◆ **YOUR OBJECTIVE**: Within the material below, transcribe exactly the lines from the one holding "This metric ranges" through the one holding "The researchers analyzed", keeping both ends and skipping the rest.

◆ **LISTED RECORDS**:
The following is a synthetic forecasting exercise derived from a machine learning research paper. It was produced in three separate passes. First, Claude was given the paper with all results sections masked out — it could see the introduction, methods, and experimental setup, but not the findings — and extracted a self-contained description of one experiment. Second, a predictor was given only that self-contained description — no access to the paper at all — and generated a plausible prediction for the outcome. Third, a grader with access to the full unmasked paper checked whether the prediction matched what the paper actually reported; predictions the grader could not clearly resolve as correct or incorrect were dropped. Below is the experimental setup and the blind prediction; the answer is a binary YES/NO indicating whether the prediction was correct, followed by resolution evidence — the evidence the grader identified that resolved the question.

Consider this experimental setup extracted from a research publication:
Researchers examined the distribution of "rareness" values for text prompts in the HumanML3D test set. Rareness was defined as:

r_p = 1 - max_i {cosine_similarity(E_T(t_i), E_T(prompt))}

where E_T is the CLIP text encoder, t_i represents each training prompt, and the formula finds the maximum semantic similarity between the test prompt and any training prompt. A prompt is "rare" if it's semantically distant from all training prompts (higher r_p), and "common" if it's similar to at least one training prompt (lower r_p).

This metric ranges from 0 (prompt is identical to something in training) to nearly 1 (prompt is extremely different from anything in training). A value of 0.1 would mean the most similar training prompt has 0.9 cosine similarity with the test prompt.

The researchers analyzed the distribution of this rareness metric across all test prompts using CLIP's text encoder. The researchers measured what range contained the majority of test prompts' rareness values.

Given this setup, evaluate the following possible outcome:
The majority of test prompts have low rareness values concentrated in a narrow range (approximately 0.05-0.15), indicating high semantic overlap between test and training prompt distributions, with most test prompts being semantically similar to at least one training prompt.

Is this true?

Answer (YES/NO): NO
==
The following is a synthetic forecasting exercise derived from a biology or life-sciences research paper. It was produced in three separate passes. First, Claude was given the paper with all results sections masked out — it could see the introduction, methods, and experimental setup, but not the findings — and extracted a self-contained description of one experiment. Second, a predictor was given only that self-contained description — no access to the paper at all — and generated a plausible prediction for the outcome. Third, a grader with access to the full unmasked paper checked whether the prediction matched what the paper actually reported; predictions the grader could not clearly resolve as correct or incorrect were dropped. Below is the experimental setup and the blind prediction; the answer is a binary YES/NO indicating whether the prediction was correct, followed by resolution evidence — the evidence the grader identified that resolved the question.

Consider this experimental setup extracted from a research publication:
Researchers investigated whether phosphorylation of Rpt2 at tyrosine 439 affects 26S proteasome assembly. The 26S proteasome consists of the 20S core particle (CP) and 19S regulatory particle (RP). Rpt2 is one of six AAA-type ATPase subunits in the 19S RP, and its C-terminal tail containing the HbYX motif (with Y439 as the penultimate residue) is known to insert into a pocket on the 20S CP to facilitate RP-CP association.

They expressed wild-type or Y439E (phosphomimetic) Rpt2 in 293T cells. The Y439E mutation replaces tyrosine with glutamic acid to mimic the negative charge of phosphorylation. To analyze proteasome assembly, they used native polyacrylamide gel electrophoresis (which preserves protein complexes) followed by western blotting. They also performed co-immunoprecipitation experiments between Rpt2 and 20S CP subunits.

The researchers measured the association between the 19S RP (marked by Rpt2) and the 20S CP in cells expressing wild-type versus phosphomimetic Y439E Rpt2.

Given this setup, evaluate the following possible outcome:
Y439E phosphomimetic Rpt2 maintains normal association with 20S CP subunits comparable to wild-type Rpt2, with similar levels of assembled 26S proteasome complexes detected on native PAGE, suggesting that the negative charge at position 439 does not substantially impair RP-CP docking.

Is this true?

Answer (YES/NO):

◆ **THE ANSWER**:
This metric ranges from 0 (prompt is identical to something in training) to nearly 1 (prompt is extremely different from anything in training). A value of 0.1 would mean the most similar training prompt has 0.9 cosine similarity with the test prompt.

The researchers analyzed the distribution of this rareness metric across all test prompts using CLIP's text encoder. The researchers measured what range contained the majority of test prompts' rareness values.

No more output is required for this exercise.